M. LeBel : Moi, je veux juste témoigner... Dans nos bureaux de comté, là, juste récemment, là... Quand tu vis, tu n'as pas d'argent, qu'est-ce que tu fais? Tu coupes — il peut être là pour en témoigner — dans la santé, tu coupes dans... Moi, j'ai plusieurs cas, là, actuellement, puis c'est surtout les femmes qui vivent la pauvreté plus, problèmes de dentition. Tu sais, ils ont 60 ans, tu sais, ils repoussent le dentiste. Ils repoussent le dentiste, ils n'ont pas les moyens. À un moment donné, ils se ramassent, là, avec des gros problèmes, puis là nous autres, au bureau de comté, il faut travailler... on essaie de trouver des solutions, mais il n'y a rien. On appelle à la RAMQ, ils disent : On a plein de problèmes de même. Il n'y a pas rien, on ne peut pas aller nulle part. On en vit, ça, plein de ça. Et c'est ça. La pauvreté, là, des fois tu caches ça, tu caches ça, tu caches ça, mais ça s'accumule, ça s'accumule. Tu fais des choix, puis à un moment donné c'est ta santé qui est en danger.

Une voix : Je veux juste mentionne qu'il y a trois témoignages qui sont dans le petit paquet de feuilles que je vous ai remis au début.
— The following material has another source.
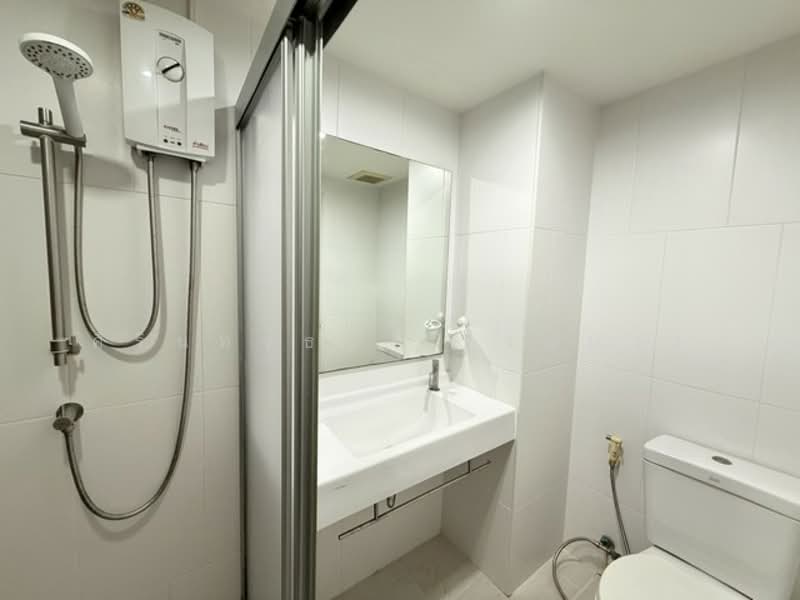 U Delight @ Onnut Station, Bangkok, 406 Sukhumvit 77 Road, Suan Luang, Suan Luang, Bangkok, 1 Bedroom, 30 sqm, Condo For Rent, by ศิรินทร์ธร โรจนบวร, 500219396 - DDproperty.com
Mme Laflamme (Véronique) : Donc, si on veut économiser 50 millions, ce n'est pas... c'est une économie de bouts de chandelles parce que ça nous coûte beaucoup plus cher, en bout de ligne, comme société. Merci.
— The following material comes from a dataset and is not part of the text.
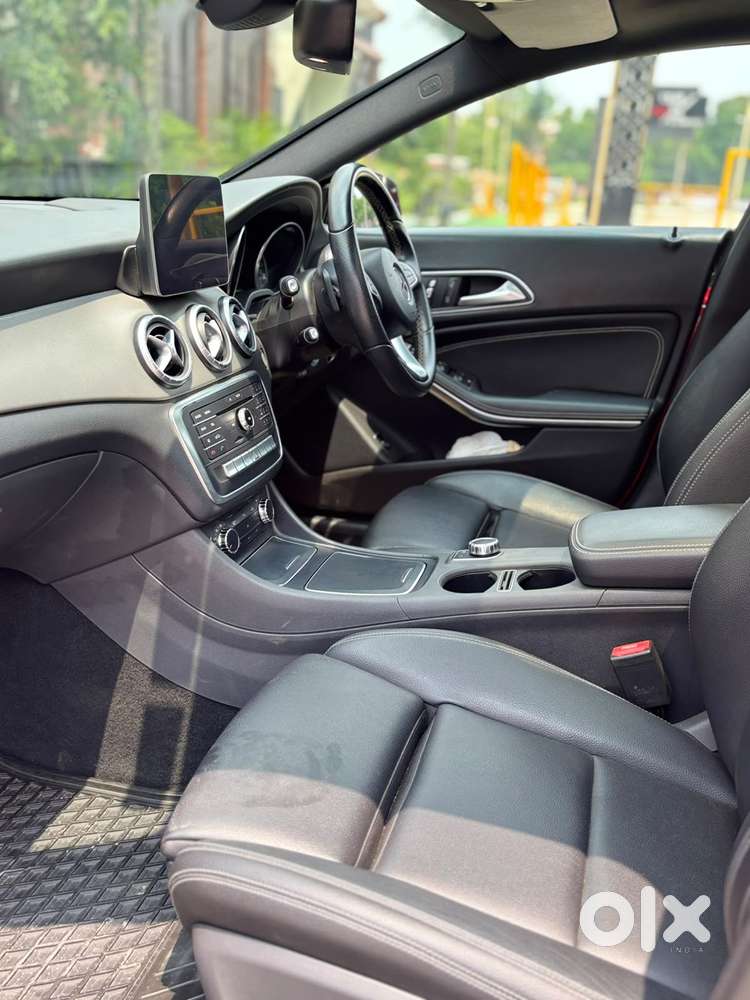 Mercedes-benz Cla 2.0 200 Sport, 2019, Petrol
Mme Lévesque (Catherine) : On a entendu Pascal Bérubé, on a entendu Jean-François Lisée sur la convergence...

Mme Massé : Bien, si vous voulez, on ne prendra pas ce genre de question là quand on a des invités où on parle d'aide sociale. Ça arrive tellement peu souvent, qu'on va aller au fond de celle-là. Puis je pense que j'ai tout dit ce matin, vous m'avez eue en long et en large. C'est les membres qui vont décider en fin de semaine.

M. Lévesque (Christian) : Vous ne voyez pas un flip-flop entre ce que M. Bérubé et M. Lisée disent?

Mme Massé : Je ne commenterai pas ça. Je n'aime pas ça quand ils se mêlent de mes affaires.